| ACTIVITY |
With all images omitted, write out the records word for word.

| INPUT RECORDS |
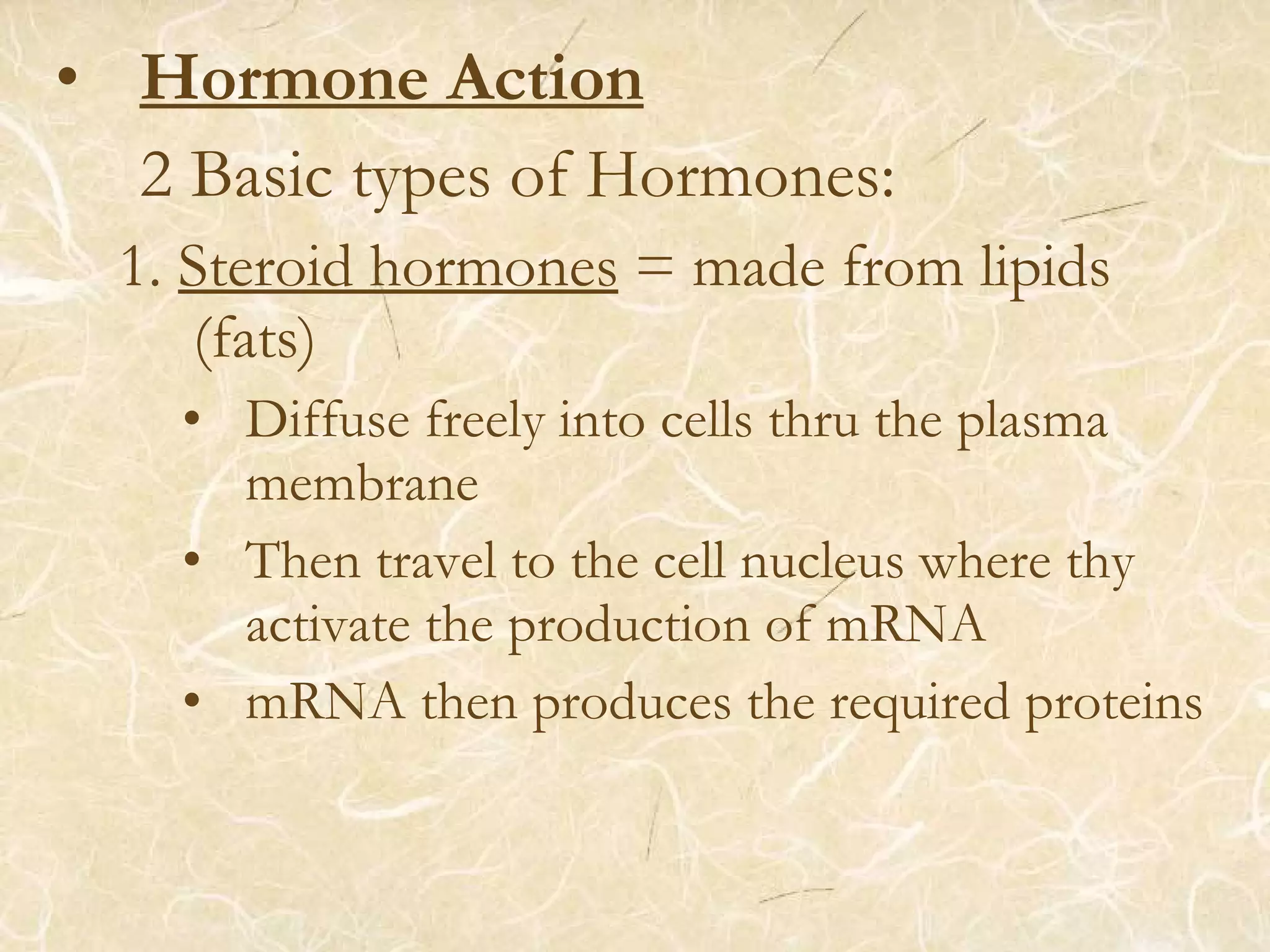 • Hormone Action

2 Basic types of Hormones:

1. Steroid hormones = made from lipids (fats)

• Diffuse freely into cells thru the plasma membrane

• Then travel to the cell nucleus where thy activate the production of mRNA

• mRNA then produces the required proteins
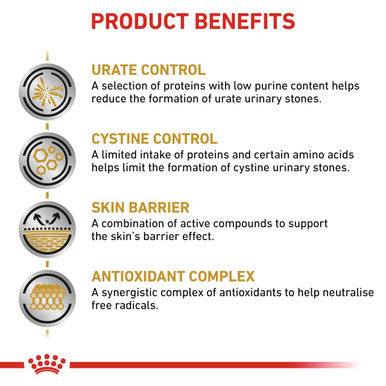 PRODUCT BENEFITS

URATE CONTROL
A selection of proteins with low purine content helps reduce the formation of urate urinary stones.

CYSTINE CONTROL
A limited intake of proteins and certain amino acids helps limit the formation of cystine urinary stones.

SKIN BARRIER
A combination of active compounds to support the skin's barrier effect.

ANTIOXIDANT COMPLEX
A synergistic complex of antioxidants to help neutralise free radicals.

| ANSWER FOR THIS EXERCISE |
 • Hormone Action

2 Basic types of Hormones:

1. Steroid hormones = made from lipids (fats)

• Diffuse freely into cells thru the plasma membrane

• Then travel to the cell nucleus where thy activate the production of mRNA

• mRNA then produces the required proteins
 PRODUCT BENEFITS

URATE CONTROL
A selection of proteins with low purine content helps reduce the formation of urate urinary stones.

CYSTINE CONTROL
A limited intake of proteins and certain amino acids helps limit the formation of cystine urinary stones.

SKIN BARRIER
A combination of active compounds to support the skin's barrier effect.

ANTIOXIDANT COMPLEX
A synergistic complex of antioxidants to help neutralise free radicals.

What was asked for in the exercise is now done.